InSight

Exit and Growth Strategies for Middle Market Businesses

Divorcing – 5 Reasons For Selling Your Business to an ESOP

By Marc Borrelli | Aug 25, 2011

Divorcing – Maybe selling some of your company to an ESOP is an efficient solution.

Divorce is never pleasant, but once that decision has been made, dealing with the split of martial assets should be done in as efficient manner as possible, aside from emotion.  In most cases if one the parties (we shall call the spouse running the business “X” and the other “Y”) owns a business that was started during the marriage it is considered marital property – so in the divorce settlement it is valued and X pays Y 50% of its value and retains total control of the business.  Is this is an efficient settlement?

Many would say yes, but it can be shown that there is a more efficient financial solution in some situations.  Pass 50% of the company to Y with an agreement that Y simultaneously sells their entire interest in the company to an ESOP.  The ESOP is established with an expected life of 3-5 years at which time it will be unwound and X will buy back the 50% interest they don’t own. As said above, financially this can be better decision1  especially if capital gains taxes rise,  but in addition it has a number of other positive benefits.

•    Grow the company.  Divorce affects performance!  A headhunter once told me that they would never select anyone going through or having just gotten divorced as they are ineffective for a year.  This is true for all of us, regardless of what we think and perceive.  So during a time like this, it would be an ideal time to motivate your management team and employees to drive the company.
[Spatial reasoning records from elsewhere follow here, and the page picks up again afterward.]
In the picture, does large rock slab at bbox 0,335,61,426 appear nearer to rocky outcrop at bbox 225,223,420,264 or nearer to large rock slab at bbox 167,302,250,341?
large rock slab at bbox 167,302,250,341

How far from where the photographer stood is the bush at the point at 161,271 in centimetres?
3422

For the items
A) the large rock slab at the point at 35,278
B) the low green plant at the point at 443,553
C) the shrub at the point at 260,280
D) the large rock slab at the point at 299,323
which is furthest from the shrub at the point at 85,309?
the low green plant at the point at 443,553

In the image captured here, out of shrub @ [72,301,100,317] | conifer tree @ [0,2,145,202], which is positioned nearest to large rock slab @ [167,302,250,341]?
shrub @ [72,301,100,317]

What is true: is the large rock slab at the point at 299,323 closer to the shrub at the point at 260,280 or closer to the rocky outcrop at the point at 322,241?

•    Independent Valuation.  By selling to an ESOP, an independent third party valuation is established for the company removing some of the fight between the parties.  Since the ESOP also has to get funded, it further emphasizes the value in terms of market conditions.

•    Use the Federal Government’s Fund.  The ESOP pays no income tax and so this subsidiary from the Federal Government effectively allows the ESOP to raise the money more efficiently and give a bigger bonus to your employees.
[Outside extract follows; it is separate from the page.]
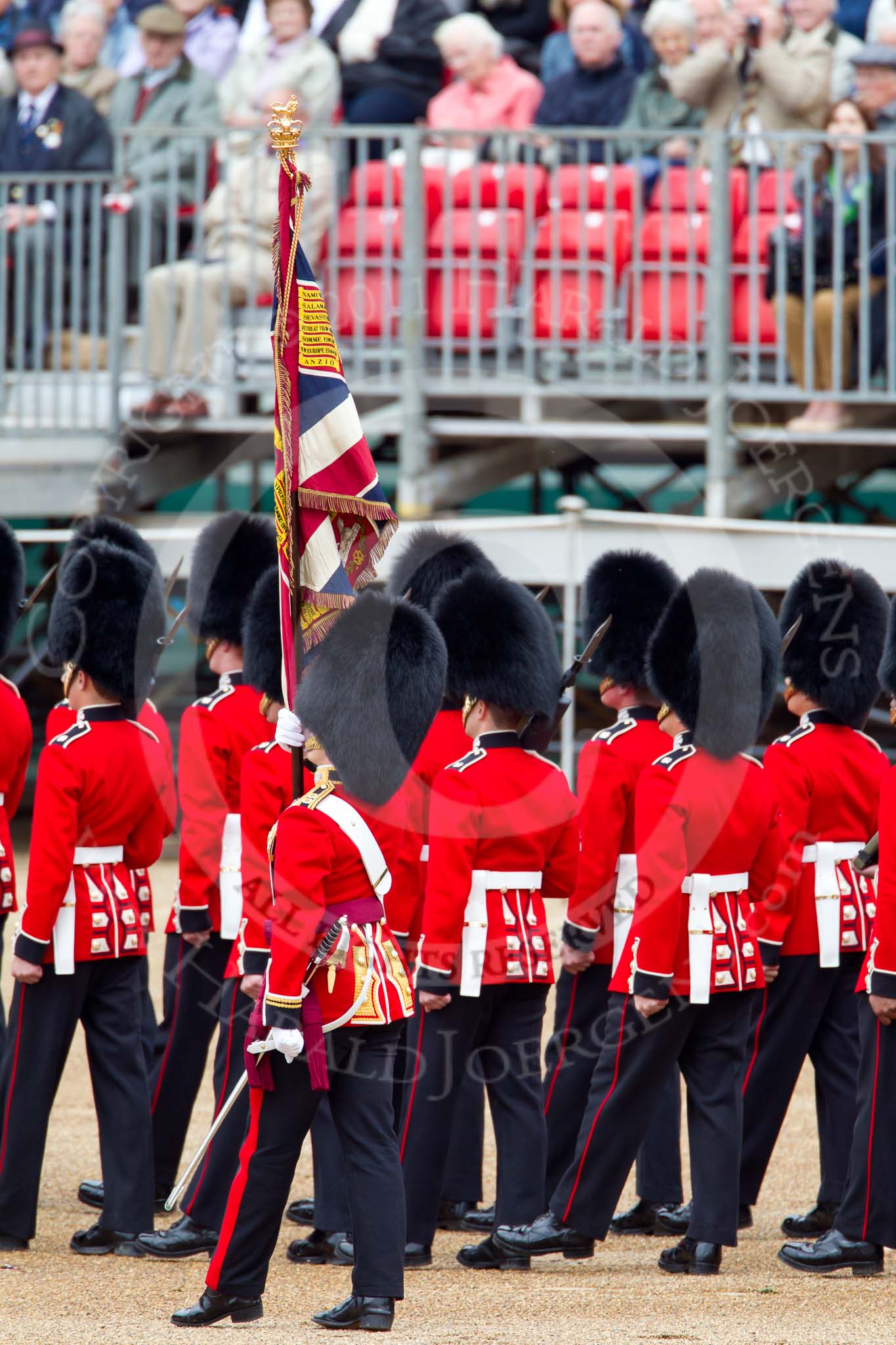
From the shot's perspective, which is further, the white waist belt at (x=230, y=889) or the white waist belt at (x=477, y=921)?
the white waist belt at (x=230, y=889)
•    Capital Gains Taxes. It allows Y to pay capital gains tax on their share, rather than X paying everyone’s tax. Furthermore, if the ESOP is unwound by X buying it back, X get’s a new basis in the company which reduces X’s capital gains tax on sale.

•    Efficient use of any available liquid assets.  If X has liquid assets, X can lend them to the ESOP to fund it and earn interest, rather than just paying them to Y.

Please contact us if you wish to consider such an option for yourself or your client.

1 To view the divorcing analysis, click here.   You are welcome to change the highlighted fields on the spreadsheet so that the analysis is more meaningful to you.


One Response to “Divorcing – 5 Reasons For Selling Your Business to an ESOP”

  1. Camille says:

    It is a little misleading to say the ESOP pays no taxes and people may be confused about what is going on here. Contributions to fund an ESOP from the company (and it is almost always from the company) are tax-deductible. Employees pay no tax on the contributions until they take them out some time after termination or after they take them out of an IRA they roll them into. The ESOP is a trust and pays no taxes, much as a 401(k) plan does not, but that is not where the savings to the company come it.

    Also, if the company is an S corporation, then the percentage of ownership attributable to the ESOP is not taxable. But the tax deferral on gains from sales to an ESOP are only available to owners of C corporation stock.